** start of Listing **

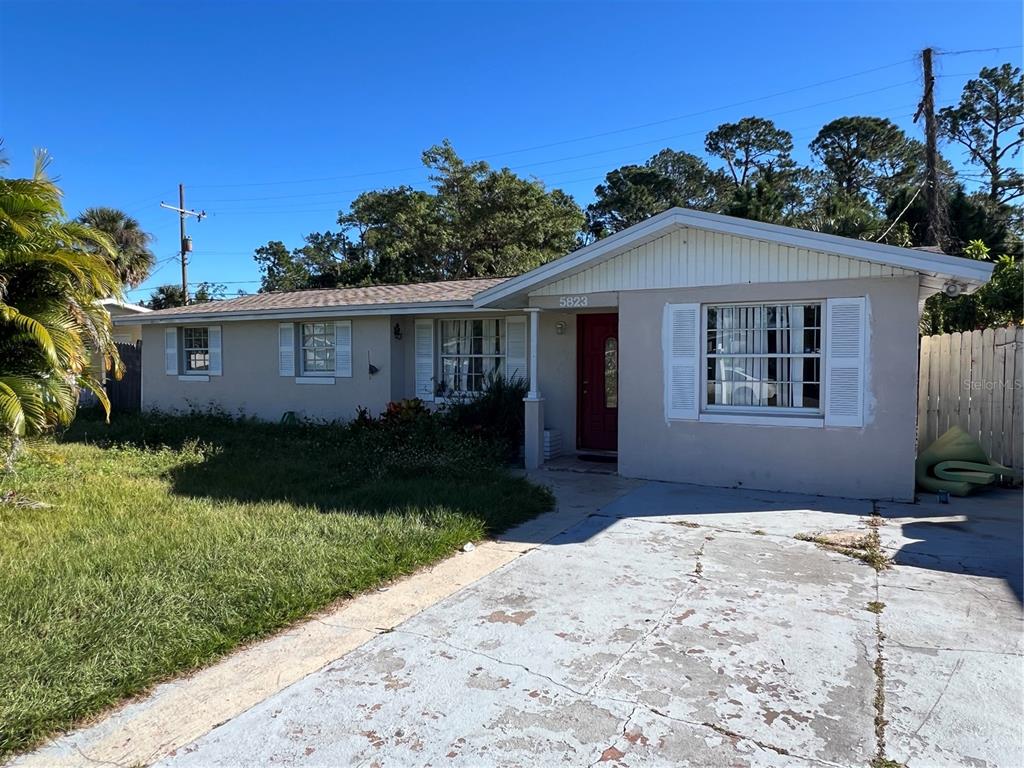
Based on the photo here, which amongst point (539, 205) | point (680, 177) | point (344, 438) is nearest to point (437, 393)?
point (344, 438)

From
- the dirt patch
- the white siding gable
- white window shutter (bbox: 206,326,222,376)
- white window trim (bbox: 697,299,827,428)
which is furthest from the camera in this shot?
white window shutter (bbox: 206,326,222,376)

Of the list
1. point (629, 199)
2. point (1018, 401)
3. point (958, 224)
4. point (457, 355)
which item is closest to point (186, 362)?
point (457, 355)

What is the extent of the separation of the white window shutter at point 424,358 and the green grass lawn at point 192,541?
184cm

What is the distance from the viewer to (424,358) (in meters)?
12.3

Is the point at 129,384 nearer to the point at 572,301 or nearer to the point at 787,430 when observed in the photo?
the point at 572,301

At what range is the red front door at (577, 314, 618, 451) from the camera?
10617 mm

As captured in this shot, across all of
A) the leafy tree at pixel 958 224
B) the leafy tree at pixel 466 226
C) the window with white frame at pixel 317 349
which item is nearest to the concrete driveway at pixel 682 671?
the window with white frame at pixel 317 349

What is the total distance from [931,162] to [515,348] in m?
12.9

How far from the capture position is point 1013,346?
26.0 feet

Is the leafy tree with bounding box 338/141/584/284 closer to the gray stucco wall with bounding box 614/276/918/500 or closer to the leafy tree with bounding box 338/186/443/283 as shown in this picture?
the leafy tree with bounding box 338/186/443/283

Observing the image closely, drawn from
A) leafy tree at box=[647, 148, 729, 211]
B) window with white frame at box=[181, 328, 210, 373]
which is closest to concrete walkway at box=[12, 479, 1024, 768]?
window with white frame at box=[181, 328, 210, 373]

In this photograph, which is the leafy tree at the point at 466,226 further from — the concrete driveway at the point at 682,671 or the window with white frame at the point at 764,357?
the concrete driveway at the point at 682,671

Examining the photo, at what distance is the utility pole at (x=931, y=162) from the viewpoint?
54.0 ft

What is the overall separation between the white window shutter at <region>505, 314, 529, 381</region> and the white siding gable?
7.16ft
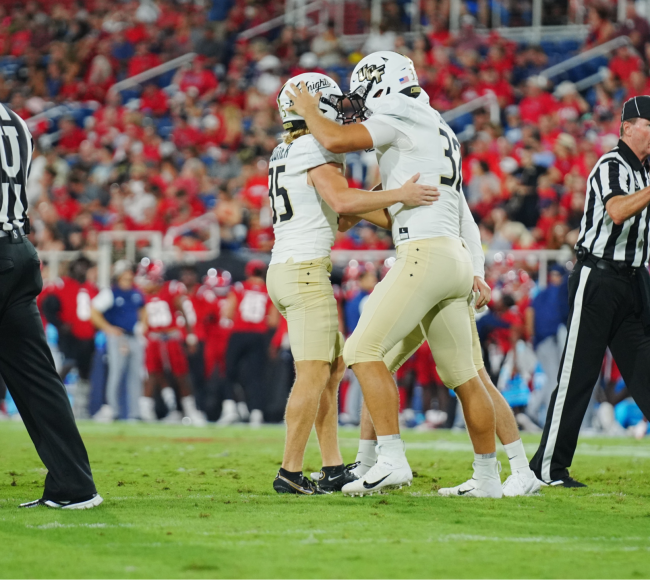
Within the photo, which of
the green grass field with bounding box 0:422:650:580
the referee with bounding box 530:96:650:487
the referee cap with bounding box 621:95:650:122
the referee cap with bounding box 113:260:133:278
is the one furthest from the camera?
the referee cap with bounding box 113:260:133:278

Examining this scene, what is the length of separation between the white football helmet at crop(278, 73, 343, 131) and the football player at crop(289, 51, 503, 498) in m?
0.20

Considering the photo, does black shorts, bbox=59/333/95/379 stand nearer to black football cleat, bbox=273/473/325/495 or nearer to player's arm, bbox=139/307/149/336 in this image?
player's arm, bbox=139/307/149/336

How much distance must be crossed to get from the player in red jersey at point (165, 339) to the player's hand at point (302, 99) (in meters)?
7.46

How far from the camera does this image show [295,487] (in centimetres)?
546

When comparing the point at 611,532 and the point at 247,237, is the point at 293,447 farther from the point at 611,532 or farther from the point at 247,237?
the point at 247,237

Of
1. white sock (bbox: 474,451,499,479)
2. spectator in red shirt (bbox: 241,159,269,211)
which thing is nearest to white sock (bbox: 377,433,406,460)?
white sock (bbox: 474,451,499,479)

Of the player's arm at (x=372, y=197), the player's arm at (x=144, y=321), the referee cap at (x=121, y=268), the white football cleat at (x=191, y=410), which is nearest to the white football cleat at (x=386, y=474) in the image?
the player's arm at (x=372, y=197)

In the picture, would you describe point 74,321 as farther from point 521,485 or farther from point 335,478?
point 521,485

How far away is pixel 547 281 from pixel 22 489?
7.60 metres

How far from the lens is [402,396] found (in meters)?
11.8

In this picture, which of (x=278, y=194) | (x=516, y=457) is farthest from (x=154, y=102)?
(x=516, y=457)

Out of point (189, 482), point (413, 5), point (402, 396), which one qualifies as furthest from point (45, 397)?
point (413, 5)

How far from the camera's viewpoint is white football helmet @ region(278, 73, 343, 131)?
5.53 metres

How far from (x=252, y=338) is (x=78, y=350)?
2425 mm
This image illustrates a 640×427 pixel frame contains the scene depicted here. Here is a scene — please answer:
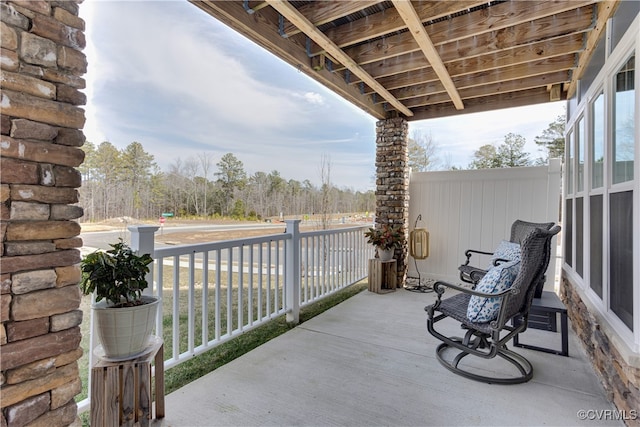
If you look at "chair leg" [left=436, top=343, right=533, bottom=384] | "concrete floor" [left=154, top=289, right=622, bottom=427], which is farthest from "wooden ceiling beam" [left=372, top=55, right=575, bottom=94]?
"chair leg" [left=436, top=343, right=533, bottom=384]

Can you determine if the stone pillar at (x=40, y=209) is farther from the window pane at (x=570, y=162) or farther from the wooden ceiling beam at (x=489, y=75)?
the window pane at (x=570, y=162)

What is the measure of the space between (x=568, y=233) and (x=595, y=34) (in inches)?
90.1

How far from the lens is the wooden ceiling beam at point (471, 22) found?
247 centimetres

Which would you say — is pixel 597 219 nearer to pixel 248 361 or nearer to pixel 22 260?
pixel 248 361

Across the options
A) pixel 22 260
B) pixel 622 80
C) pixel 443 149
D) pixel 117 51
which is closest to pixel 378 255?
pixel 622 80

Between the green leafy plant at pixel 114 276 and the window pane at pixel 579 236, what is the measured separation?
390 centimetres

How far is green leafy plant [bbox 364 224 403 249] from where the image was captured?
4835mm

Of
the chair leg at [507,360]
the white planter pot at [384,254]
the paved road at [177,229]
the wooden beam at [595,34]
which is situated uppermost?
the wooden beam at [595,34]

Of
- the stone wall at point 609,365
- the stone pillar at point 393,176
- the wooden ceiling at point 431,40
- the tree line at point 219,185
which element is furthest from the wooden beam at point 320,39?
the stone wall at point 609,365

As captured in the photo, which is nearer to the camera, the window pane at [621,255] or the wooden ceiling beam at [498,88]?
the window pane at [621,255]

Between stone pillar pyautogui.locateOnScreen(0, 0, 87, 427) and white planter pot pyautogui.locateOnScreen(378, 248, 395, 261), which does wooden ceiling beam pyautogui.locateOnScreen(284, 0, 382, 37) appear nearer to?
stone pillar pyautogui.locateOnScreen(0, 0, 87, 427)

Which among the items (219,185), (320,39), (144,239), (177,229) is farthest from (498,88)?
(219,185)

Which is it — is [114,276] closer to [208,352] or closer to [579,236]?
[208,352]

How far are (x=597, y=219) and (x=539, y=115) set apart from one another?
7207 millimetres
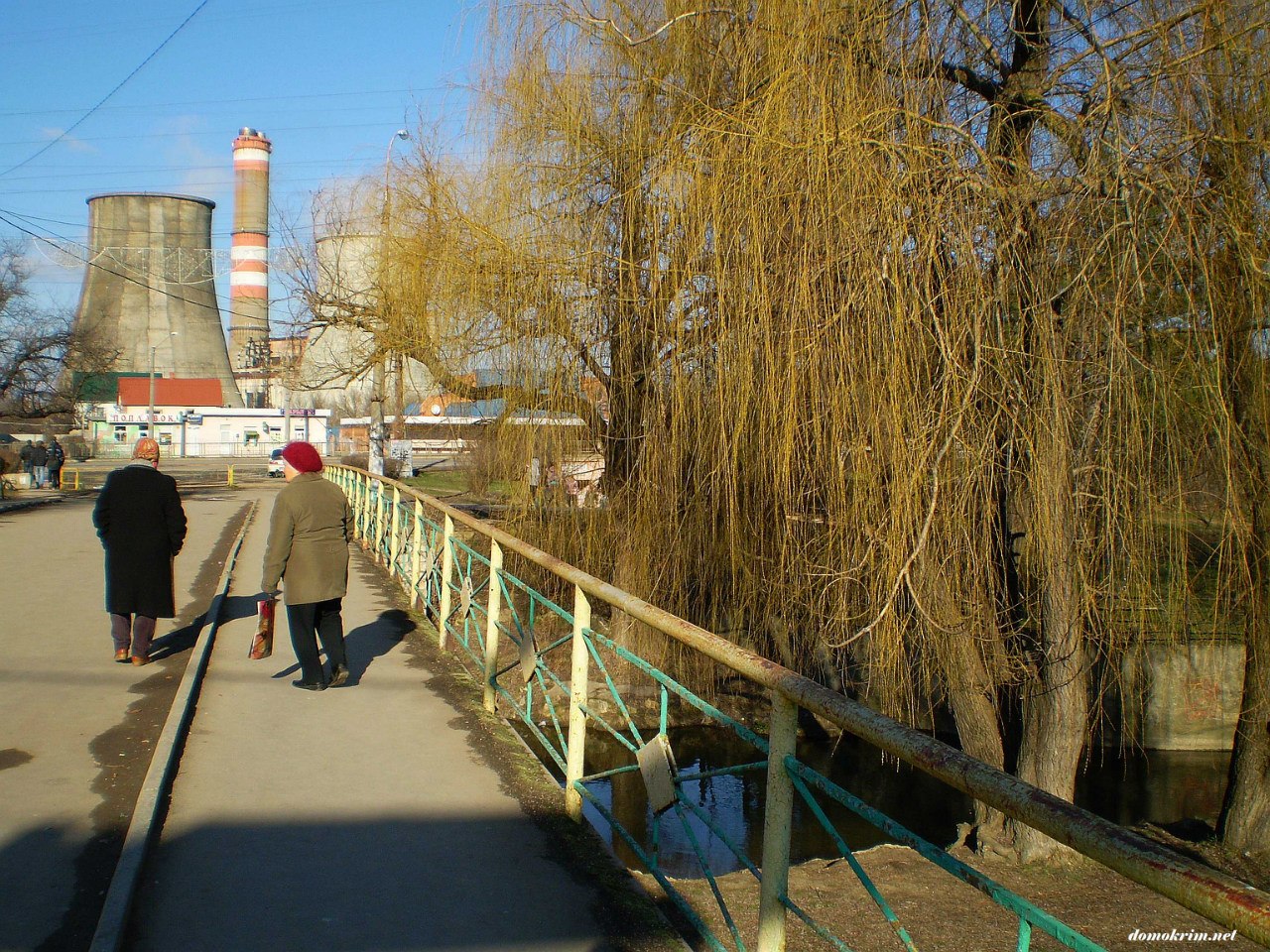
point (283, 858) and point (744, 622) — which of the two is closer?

** end of Listing **

* **Task statement**: Copy out every one of the records above word for word, omitting the pictures.

* **Solved exercise**:
Based on the photo here, which amongst point (539, 205) | point (680, 177) | point (344, 438) is nearest to point (437, 393)?
point (344, 438)

From
- the dirt patch
- the white siding gable
- white window shutter (bbox: 206,326,222,376)
- white window trim (bbox: 697,299,827,428)
which is furthest from the camera in this shot?
white window shutter (bbox: 206,326,222,376)

Of the list
1. point (629, 199)
2. point (1018, 401)
3. point (958, 224)
4. point (457, 355)
which item is closest to point (186, 362)?
point (457, 355)

What is the extent of the separation of the white window shutter at point 424,358 and the green grass lawn at point 192,541?
184cm

What is the distance from the viewer to (424,358) (in meters)?
12.3

Is the point at 129,384 nearer to the point at 572,301 or nearer to the point at 787,430 when observed in the photo?
the point at 572,301

At what range is the red front door at (577, 314, 618, 451) from the camera?
10617 mm

As captured in this shot, across all of
A) the leafy tree at pixel 958 224
B) the leafy tree at pixel 466 226
C) the window with white frame at pixel 317 349
which item is nearest to the concrete driveway at pixel 682 671?
the window with white frame at pixel 317 349

What is the total distance from [931,162] to [515,348] in m?
12.9

How far from the capture position is point 1013,346?
26.0 feet

Is the leafy tree with bounding box 338/141/584/284 closer to the gray stucco wall with bounding box 614/276/918/500 or closer to the leafy tree with bounding box 338/186/443/283 as shown in this picture?
the leafy tree with bounding box 338/186/443/283

Observing the image closely, drawn from
A) leafy tree at box=[647, 148, 729, 211]
B) window with white frame at box=[181, 328, 210, 373]
which is closest to concrete walkway at box=[12, 479, 1024, 768]?
window with white frame at box=[181, 328, 210, 373]

In this photograph, which is the leafy tree at the point at 466,226 further from — the concrete driveway at the point at 682,671 or the window with white frame at the point at 764,357?
the concrete driveway at the point at 682,671

Examining the photo, at what distance is the utility pole at (x=931, y=162) from the viewpoint?
54.0 ft

What is the overall separation between the white window shutter at <region>505, 314, 529, 381</region> and the white siding gable?
7.16ft
Within the photo, which of
the green grass field with bounding box 0:422:650:580
the referee with bounding box 530:96:650:487
the referee cap with bounding box 621:95:650:122
the referee cap with bounding box 113:260:133:278
is the one furthest from the camera?
the referee cap with bounding box 113:260:133:278

Examining this scene, what is the length of separation between the white football helmet at crop(278, 73, 343, 131) and the football player at crop(289, 51, 503, 498) in m?
0.20

Considering the photo, does black shorts, bbox=59/333/95/379 stand nearer to black football cleat, bbox=273/473/325/495 or nearer to player's arm, bbox=139/307/149/336 in this image?
player's arm, bbox=139/307/149/336

How much distance must be crossed to get from the player in red jersey at point (165, 339) to the player's hand at point (302, 99) (in meters)?
7.46

How far from the camera does this image show [295,487] (in centimetres)?
546

When comparing the point at 611,532 and the point at 247,237, is the point at 293,447 farther from the point at 611,532 or farther from the point at 247,237?
the point at 247,237

Of
1. white sock (bbox: 474,451,499,479)
2. spectator in red shirt (bbox: 241,159,269,211)
which thing is nearest to white sock (bbox: 377,433,406,460)?
white sock (bbox: 474,451,499,479)

Of the player's arm at (x=372, y=197), the player's arm at (x=144, y=321), the referee cap at (x=121, y=268), the white football cleat at (x=191, y=410), which is nearest to the white football cleat at (x=386, y=474) in the image?
the player's arm at (x=372, y=197)

In the picture, would you describe point 74,321 as farther from point 521,485 or farther from point 335,478?
point 521,485

How far away is pixel 547 281 from pixel 22 489?
7.60 metres

How far from the lens is [402,396] found (in meters)?
11.8

In this picture, which of (x=278, y=194) | (x=516, y=457) is farthest from (x=154, y=102)?
(x=516, y=457)

Out of point (189, 482), point (413, 5), point (402, 396), which one qualifies as furthest from point (45, 397)?
point (413, 5)

How far from the camera's viewpoint is white football helmet @ region(278, 73, 343, 131)?
5.53 metres

How far from (x=252, y=338) is (x=78, y=350)?
2425 mm
This image illustrates a 640×427 pixel frame contains the scene depicted here. Here is a scene — please answer:
If you look at "chair leg" [left=436, top=343, right=533, bottom=384] | "concrete floor" [left=154, top=289, right=622, bottom=427], which is farthest from "wooden ceiling beam" [left=372, top=55, right=575, bottom=94]?
"chair leg" [left=436, top=343, right=533, bottom=384]

Can you determine if the stone pillar at (x=40, y=209) is farther from the window pane at (x=570, y=162) or farther from the wooden ceiling beam at (x=489, y=75)?
the window pane at (x=570, y=162)

What is the measure of the space between (x=568, y=233) and (x=595, y=34) (in inches)?
90.1

How far from the lens is the wooden ceiling beam at point (471, 22) found?
247 centimetres

Which would you say — is pixel 597 219 nearer to pixel 248 361 or nearer to pixel 22 260?
pixel 248 361

Across the options
A) pixel 22 260
B) pixel 622 80
C) pixel 443 149
D) pixel 117 51
which is closest to pixel 378 255?
pixel 622 80

Between the green leafy plant at pixel 114 276 and the window pane at pixel 579 236, what is the measured separation?
390 centimetres

How far is green leafy plant [bbox 364 224 403 249] from where the image was captured?
4835mm

Of
the chair leg at [507,360]
the white planter pot at [384,254]
the paved road at [177,229]
the wooden beam at [595,34]
which is situated uppermost?
the wooden beam at [595,34]

Of
- the stone wall at point 609,365
- the stone pillar at point 393,176
- the wooden ceiling at point 431,40
- the tree line at point 219,185
which element is furthest from the wooden beam at point 320,39?
the stone wall at point 609,365

As captured in the photo, which is nearer to the camera, the window pane at [621,255] or the wooden ceiling beam at [498,88]?
the window pane at [621,255]

Between stone pillar pyautogui.locateOnScreen(0, 0, 87, 427) and white planter pot pyautogui.locateOnScreen(378, 248, 395, 261), which does wooden ceiling beam pyautogui.locateOnScreen(284, 0, 382, 37) appear nearer to?
stone pillar pyautogui.locateOnScreen(0, 0, 87, 427)

Which among the items (219,185), (320,39), (144,239), (177,229) is farthest from (498,88)?
(219,185)

Which is it — is [114,276] closer to [208,352] or closer to [579,236]?
[208,352]

How far are (x=597, y=219) and (x=539, y=115) set apart from one another?
7207 millimetres
point (283, 858) and point (744, 622) — which of the two is closer?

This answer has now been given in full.